Membaca terjemah sebuah ayat al Qur’an dapat membantu pembaca untuk memahami maksud ayat tersebut, namun demikian membaca terjemah saja tanpa memahami seluk beluk bahasa al Qur’an yakni bahasa arab seringkali menjadikan pemahaman terhadap ayat tersebut kurang sempurna, atau bahkan dikuatirkan terjadi kesalahpahaman.
Kesalahpahaman  terhadap pembacaan terjemah secara umum dapat disebabkan beberapa hal:
1) Tidak semua kata dalam suatu bahasa dapat diterjemah  secara tepat  atau utuh ke dalam bahasa lain. Ini dikarenakan  setiap bahasa memiliki batas-batas makna masing-masing. Contoh kata; anta dan anti( mudzakkar dan muannats) tidak dapat diterjemah secara utuh dengan kata kamu, anda atau  engkau. Demikian juga misalnya kata insanun dan basyarun tidak dapat secara utuh diwakili oleh terjemah kata manusia.
2) Keterbatasan seorang penerjemah dalam melakukan pilihan kata yang tepat dan keterbatasan penerjemah dalam penguasaan struktur bahasa yang digunakan.
3) Latarbelakang budaya yang berbeda pada setiap bangsa akan membentuk karakteristik bahasa yang berbeda, misalnya pada bahasa arab memiliki jumlah ismiyah dan jumlah fi’liyah.

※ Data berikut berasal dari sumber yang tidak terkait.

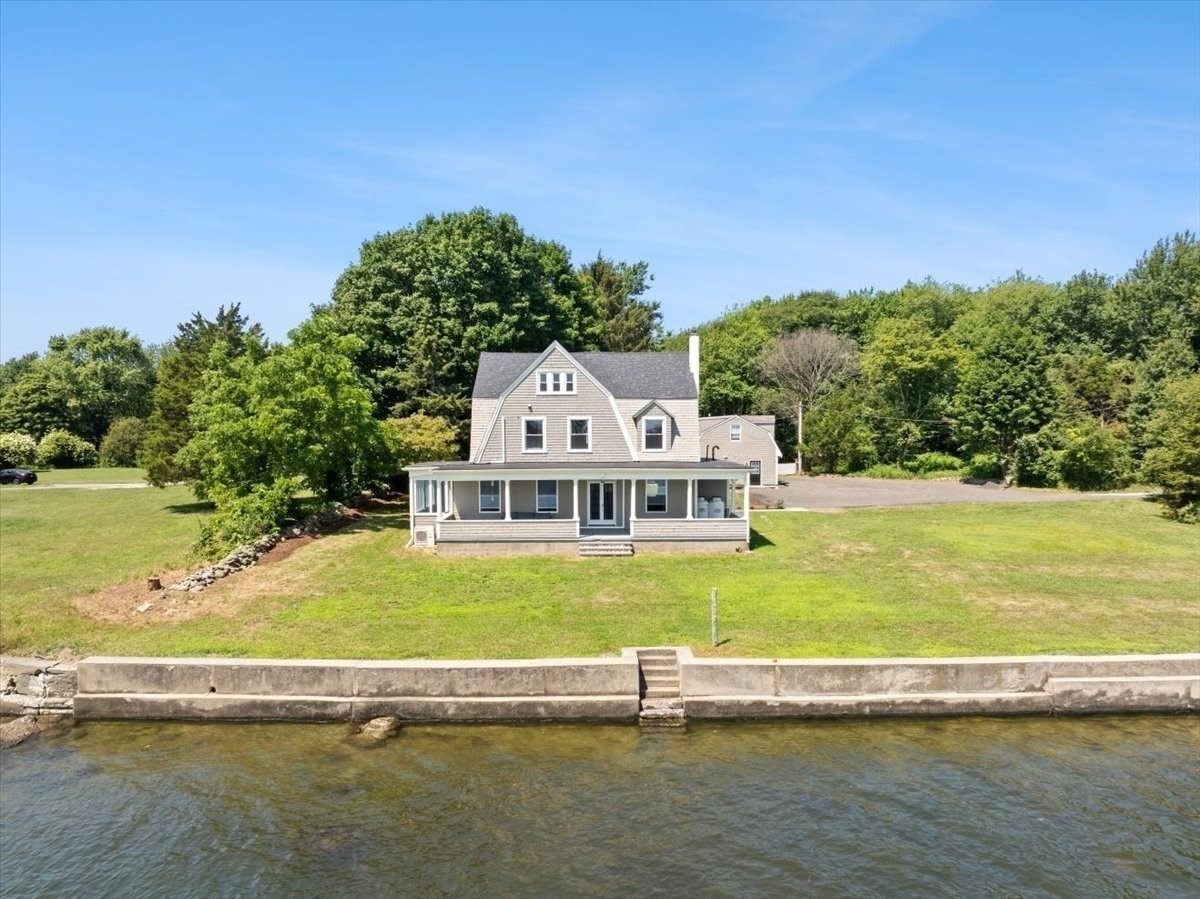 1366 Gardners Neck Rd Property Photo 2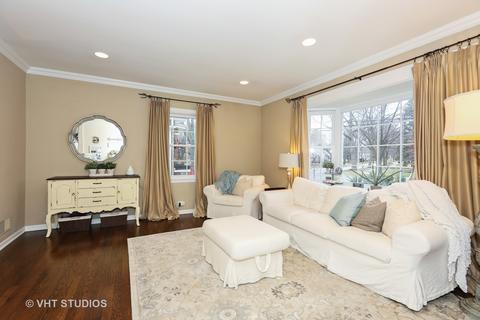 208 E Crescent Ave, Elmhurst, IL 60126 photo 2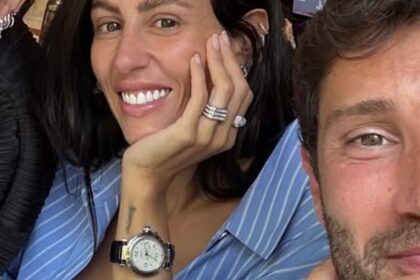 Stefano De Martino e Gilda Ambrosio sempre più vicini: lui pubblica anche un selfie al concerto con la stilista, il ritorno di fiamma più ufficiale - Gossip.it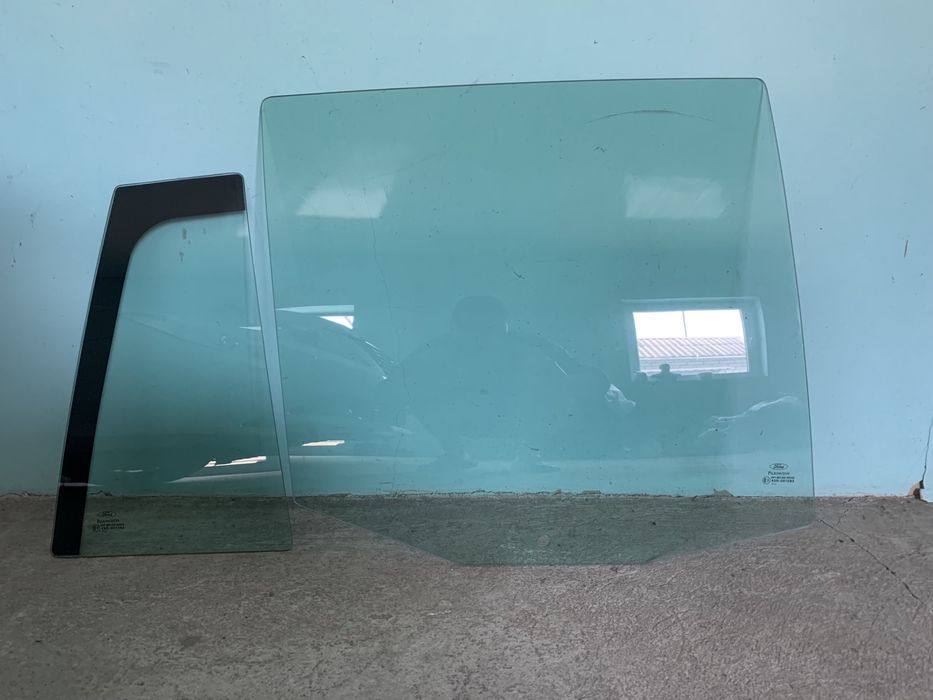 Стекло задней двери Ford Fusion 02-12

Pola memiliki dua jumlah tersebut tidak dimiliki oleh bahasa Indonesia. Karena itu apabila melihat berbagai kelemahan tersebut di atas, maka dalam penterjemahan al Qur’an  belum dapat dikatakan  mampu mewakili seluruh maksud ayat-ayatnya.
4. Muhkamat dan Mutasyabihat.
Analisis pada Qs. Ali Imran ayat 7, dalam ayat Alquran tersebut menimbulkan perbedaan pemahaman tentang boleh tidaknya takwil atas ayat-ayat mutasyabihaat itu. Sebagian pendapat menyatakan bahwa semua ayat mutasyabihaat bisa ditakwil seluruhnya, tetapi sebagian lagi berpendapat bahwa sebagian saja yang boleh ditakwil itu pun bila memenuhi persyaratan takwil termasuk siapa saja yang berhak melakukannya.
Pada ayat yang berbicara tentang dzat Allah yang tercantum pada QS. An-Nuur: ayat 35 yang artinya (Allah adalah cahaya langit dan bumi) dengan tujuan agar dzat Allah itu bisa diketahui. Pemahaman seperti ini merupakan takwil yang terlarang, karena tidak sesuai dengan QS. Asy-Syura: ayat 42 yang artinya (tidak ada sesuatu apapun yang menyerupainya).
Pada penerapan takwil terhadap ayat mutasyabihat lainnya yang dilakukan Prof. Quraish Shihab dalam menafsirkan kata kursi pada Q.S. Al-Baqarah/2: 225. Ia menakwilkan kalimat kursi Allah meliputi langit dan bumi sebagaimana Al-Thabathaba’i dalam Tafsir   Al - Mizan menakwilkannya sebagai kedudukan Ilahiyah untuk mengendalikan semua makhluk-Nya. Luasnya kursi Allah memiliki makna ketakterhinggaan kekuasaan-Nya. Karena itu makna kursi pada ayat tersebut adalah kedudukan ketuhanan yang mengendalikan langit dan bumi beserta isinya. Juga mengisyaratkan bahwa semua benda itu terkontrol dengan baik. Demikian juga makna keluasan yang dimaksud bahwa pengetahuan Allah meliputi segala sesuatu di langit dan bumi.